The Paravur Synagogue aka Parur Synagogue is the one of largest and most complete among the Jewish synagogues in Kerala, located in North Paravur Parur. It is currently non-operational as a synagogue for worship. However, it has been recently renovated by the Government of Kerala and is now open to public visits as the Kerala Jews History Museum. Jewish people Malabar Jews had been arriving in Kerala since 1st millennia BC for trading, and their communities were mostly settled around today's Kodungallur region which was then a Roman trading port named Muziris and Kollam.
They received royal patronage and special rights from the local Chera kings such as Cheraman Perumal and established Synagogues at their respective settlements for public worship. This was documented in the copper plates dated 10th century AD issued by Bhaskara Ravi Varman to the Jewish community leader Joseph Rabban. In the 14th century AD, after the Periyar Flood of 1341 that also caused a Tsunami, according to some sources, the community had to relocate to nearby towns such as Paravur, Chendamangalam and Kochi.

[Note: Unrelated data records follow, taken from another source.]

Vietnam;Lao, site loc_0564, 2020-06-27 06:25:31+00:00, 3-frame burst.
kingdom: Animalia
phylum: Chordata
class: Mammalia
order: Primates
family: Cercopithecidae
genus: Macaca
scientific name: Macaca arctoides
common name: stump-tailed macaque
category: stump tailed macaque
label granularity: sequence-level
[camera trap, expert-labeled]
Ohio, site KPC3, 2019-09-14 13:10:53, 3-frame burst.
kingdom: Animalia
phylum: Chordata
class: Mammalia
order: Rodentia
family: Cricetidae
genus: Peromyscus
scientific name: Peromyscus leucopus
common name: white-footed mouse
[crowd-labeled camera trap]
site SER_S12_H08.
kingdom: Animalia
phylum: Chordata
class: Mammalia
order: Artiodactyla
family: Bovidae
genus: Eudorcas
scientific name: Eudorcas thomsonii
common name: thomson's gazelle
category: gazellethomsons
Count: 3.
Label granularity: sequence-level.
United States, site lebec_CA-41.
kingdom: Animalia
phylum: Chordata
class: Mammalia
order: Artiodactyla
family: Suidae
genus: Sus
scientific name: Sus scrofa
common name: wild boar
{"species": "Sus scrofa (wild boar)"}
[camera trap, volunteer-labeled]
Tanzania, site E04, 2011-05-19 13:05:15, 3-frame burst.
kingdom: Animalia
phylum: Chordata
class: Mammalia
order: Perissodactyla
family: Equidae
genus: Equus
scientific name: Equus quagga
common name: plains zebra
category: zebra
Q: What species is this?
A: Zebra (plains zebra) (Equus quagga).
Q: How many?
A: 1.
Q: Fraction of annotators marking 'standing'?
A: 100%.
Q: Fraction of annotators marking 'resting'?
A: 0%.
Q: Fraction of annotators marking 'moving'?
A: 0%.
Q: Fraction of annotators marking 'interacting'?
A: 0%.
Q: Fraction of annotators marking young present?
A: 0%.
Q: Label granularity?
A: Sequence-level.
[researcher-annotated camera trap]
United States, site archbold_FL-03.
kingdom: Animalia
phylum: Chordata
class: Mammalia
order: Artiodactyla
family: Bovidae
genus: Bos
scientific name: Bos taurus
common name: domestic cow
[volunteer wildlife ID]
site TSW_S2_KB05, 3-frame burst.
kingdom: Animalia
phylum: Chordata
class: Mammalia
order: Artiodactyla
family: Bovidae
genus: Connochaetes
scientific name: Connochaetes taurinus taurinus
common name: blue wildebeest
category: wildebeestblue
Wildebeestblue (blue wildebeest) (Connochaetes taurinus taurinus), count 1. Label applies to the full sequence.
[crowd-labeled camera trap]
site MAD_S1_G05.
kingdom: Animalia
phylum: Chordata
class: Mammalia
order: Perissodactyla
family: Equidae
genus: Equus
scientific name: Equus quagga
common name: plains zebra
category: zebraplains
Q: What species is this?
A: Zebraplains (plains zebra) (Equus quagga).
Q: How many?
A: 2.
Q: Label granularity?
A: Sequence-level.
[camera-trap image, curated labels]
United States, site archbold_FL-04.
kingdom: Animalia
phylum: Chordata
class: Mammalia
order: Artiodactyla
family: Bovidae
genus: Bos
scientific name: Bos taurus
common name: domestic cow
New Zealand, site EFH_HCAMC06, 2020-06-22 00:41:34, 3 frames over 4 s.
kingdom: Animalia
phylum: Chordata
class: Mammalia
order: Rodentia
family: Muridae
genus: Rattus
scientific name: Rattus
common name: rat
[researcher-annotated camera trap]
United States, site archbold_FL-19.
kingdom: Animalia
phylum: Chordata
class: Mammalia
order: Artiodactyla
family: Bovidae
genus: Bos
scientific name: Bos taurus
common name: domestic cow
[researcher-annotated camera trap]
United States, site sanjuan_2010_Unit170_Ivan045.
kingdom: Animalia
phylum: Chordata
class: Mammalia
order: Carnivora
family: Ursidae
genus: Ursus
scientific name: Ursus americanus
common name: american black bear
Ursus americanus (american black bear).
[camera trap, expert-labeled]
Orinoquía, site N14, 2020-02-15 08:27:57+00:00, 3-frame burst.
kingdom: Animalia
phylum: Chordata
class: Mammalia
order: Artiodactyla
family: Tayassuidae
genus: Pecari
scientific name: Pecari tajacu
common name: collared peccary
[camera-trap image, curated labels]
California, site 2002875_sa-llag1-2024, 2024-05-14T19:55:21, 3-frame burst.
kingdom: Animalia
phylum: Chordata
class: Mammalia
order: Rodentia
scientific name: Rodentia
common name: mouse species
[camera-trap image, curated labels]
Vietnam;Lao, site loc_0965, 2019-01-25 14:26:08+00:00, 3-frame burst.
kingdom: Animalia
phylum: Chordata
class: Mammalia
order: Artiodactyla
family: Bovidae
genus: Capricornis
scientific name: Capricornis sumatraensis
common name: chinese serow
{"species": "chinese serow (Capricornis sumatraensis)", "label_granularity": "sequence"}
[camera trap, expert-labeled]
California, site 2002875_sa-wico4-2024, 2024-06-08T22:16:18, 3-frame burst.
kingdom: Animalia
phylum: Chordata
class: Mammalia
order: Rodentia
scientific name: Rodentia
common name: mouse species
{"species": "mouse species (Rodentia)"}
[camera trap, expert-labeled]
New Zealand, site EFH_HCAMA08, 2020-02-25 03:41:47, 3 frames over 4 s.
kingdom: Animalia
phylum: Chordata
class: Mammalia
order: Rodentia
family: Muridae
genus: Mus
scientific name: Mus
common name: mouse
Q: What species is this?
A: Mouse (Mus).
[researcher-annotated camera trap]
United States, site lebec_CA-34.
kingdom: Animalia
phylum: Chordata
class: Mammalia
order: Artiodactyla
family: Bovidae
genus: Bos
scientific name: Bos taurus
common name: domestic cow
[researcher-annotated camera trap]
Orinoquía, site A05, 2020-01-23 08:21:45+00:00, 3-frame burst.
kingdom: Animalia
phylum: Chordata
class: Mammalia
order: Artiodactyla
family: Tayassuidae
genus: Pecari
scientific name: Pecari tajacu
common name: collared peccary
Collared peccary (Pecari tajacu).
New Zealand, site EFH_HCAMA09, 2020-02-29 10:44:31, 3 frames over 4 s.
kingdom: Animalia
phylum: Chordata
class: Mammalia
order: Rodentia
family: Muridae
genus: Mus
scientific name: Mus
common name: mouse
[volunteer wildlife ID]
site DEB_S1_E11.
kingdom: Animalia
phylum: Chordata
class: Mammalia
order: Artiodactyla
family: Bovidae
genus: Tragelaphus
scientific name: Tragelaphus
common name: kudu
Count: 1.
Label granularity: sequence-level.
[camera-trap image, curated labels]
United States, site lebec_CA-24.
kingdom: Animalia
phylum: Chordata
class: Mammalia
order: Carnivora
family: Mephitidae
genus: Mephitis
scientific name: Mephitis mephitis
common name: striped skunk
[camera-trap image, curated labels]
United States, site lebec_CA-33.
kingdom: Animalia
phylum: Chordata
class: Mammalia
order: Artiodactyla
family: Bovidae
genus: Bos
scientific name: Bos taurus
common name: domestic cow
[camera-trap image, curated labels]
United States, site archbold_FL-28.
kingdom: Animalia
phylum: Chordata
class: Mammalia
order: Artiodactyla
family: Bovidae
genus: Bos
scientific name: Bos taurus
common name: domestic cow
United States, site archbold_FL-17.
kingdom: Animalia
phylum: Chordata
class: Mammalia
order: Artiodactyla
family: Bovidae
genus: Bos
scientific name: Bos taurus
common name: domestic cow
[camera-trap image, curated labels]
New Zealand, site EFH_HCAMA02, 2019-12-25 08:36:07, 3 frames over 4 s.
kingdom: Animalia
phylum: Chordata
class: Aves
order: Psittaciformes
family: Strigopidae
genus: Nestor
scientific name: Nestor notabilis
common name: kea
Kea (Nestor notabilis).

Memories of this incident were preserved by oral tradition through traditional songs in Jewish Malayalam. The Paravur Synagogue is among the oldest Synagogues that still exist in Kerala and is also the largest Synagogue complex. According to a traditional Jewish Malayalam song, the synagogue was put to fire in 1662, most likely by the Portuguese, at around the same time when the Paradesi Synagogue near Fort Kochi was also burnt.